Italy’s Prime minister candidate Giuseppe Conte leaves after a meeting with Italy’s President Sergio Mattarella on May 27, 2018, at the Quirinale presidential palace in Rome.
Photo: Vincenzo PINTO / AFP

 

Italy could be forced to hold new elections after Giuseppe Conte gave up his bid to form a government following the collapse of talks with the president over including a eurosceptic economy minister in his cabinet.

Conte, 53, a lawyer and political novice, picked for prime minister by the anti-establishment Five Star Movement and far-right League seeking to create a coalition government, was given the green light to form his cabinet on Wednesday, but he still had to present a list of ministers that the head of state would agreed to before his government could seek approval in parliament.

“I have given up my mandate to form the government of change,” said Conte to reporters after leaving failed talks with President Sergio Mattarella.

Conte’s decision to step aside leaves Italy in a political crisis nearly three months after March’s inconclusive general election.

Following the collapsed talks, Mattarella has summoned Carlo Cottarelli, former director of the International Monetary Fund’s fiscal affairs department, for talks on Monday, with a temporary technical government now looking inevitable as Italy faces the strong possibility of new elections in the autumn.

Cottarelli, 64, worked at the International Monetary Fund from 2008 to 2013 and became known as “Mr Scissors” for making cuts to public spending in Italy.

Savona choice sinks deal

Mattarella confirmed that the nomination by the Five Star Movement and the League of Paolo Savona for economy minister saw the end of Conte’s brief mandate.

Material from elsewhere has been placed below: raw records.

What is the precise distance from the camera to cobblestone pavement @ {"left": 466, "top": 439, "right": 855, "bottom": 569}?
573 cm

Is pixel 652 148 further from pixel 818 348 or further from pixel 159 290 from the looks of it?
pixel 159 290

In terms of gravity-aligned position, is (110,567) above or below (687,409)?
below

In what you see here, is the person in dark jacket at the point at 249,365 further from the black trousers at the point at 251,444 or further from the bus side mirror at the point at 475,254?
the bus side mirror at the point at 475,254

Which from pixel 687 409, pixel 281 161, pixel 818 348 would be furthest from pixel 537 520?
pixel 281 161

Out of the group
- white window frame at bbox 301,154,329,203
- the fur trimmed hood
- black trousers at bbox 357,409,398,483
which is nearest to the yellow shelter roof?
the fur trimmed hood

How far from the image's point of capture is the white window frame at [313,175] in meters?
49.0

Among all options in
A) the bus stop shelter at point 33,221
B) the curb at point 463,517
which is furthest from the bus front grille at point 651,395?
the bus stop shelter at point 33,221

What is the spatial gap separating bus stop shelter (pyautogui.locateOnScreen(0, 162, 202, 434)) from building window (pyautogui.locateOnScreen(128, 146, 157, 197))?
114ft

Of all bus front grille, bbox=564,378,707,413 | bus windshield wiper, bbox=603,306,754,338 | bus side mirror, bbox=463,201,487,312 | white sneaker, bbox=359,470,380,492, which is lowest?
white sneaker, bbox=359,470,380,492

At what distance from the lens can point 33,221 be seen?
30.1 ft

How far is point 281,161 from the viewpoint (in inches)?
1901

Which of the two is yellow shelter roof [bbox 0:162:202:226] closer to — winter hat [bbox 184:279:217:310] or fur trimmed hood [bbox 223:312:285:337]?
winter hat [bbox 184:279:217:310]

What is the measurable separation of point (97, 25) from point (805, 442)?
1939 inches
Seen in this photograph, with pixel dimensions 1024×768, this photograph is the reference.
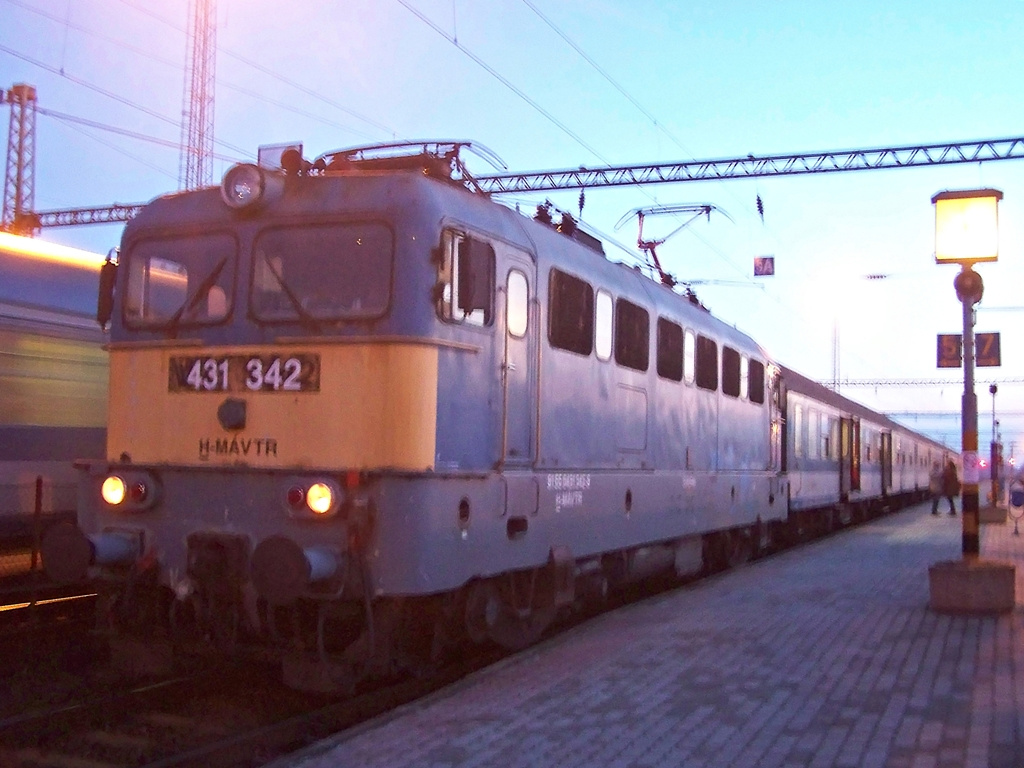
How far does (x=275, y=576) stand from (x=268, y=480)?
0.76m

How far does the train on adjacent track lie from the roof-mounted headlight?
2 cm

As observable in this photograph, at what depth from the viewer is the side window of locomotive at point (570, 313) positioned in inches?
329

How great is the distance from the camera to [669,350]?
11.2m

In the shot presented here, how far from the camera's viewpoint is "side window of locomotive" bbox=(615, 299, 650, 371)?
9750 millimetres

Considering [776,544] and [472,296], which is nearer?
[472,296]

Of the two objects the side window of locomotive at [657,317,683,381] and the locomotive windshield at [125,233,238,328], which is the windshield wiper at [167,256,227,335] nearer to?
the locomotive windshield at [125,233,238,328]

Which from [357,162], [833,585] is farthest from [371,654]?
[833,585]

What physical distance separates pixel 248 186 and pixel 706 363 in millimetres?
6974

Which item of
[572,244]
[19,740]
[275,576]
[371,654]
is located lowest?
[19,740]

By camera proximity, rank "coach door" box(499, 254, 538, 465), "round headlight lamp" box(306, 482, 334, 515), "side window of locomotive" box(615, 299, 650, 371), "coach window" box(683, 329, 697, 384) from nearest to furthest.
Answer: "round headlight lamp" box(306, 482, 334, 515) < "coach door" box(499, 254, 538, 465) < "side window of locomotive" box(615, 299, 650, 371) < "coach window" box(683, 329, 697, 384)

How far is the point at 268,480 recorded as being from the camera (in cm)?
671

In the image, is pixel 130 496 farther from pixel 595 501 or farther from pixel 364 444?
→ pixel 595 501

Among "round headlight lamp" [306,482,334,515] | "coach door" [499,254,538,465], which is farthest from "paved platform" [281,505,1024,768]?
"coach door" [499,254,538,465]

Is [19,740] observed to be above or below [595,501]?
below
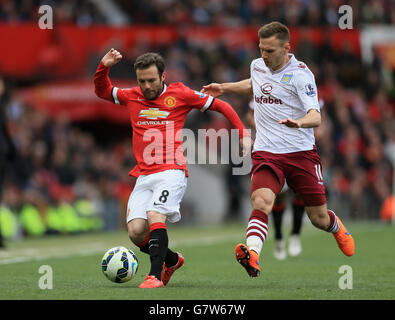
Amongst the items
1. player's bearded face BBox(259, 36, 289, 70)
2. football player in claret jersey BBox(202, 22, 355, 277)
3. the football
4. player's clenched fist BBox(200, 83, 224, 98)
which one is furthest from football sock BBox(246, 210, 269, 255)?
player's clenched fist BBox(200, 83, 224, 98)

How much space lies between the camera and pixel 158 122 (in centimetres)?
819

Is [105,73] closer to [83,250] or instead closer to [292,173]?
[292,173]

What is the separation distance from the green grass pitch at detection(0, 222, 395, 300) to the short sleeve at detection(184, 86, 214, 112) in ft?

In his latest book, “Like a Nightmare and a Dream”, 81-year-old Savona calls the euro a “German cage” and says that Italy needs a plan to leave the single currency “if necessary”.

“I accepted every proposed minister apart from the minister of the economy,” Mattarella told reporters.

A former judge of Italy’s constitutional court, Mattarella has refused to bow to what he saw as “diktats” from the two parties which he considered contrary to the country’s interests.

He had watched for weeks as Five Star and the League set about trying to strike an alliance that would give Italy’s hung parliament a majority.

The president said that he has done “everything possible” to aid the formation of a government, but that an openly eurosceptic economy minister ran against the parties’ joint programme promise to simply “change Europe for the better from an Italian point of view”.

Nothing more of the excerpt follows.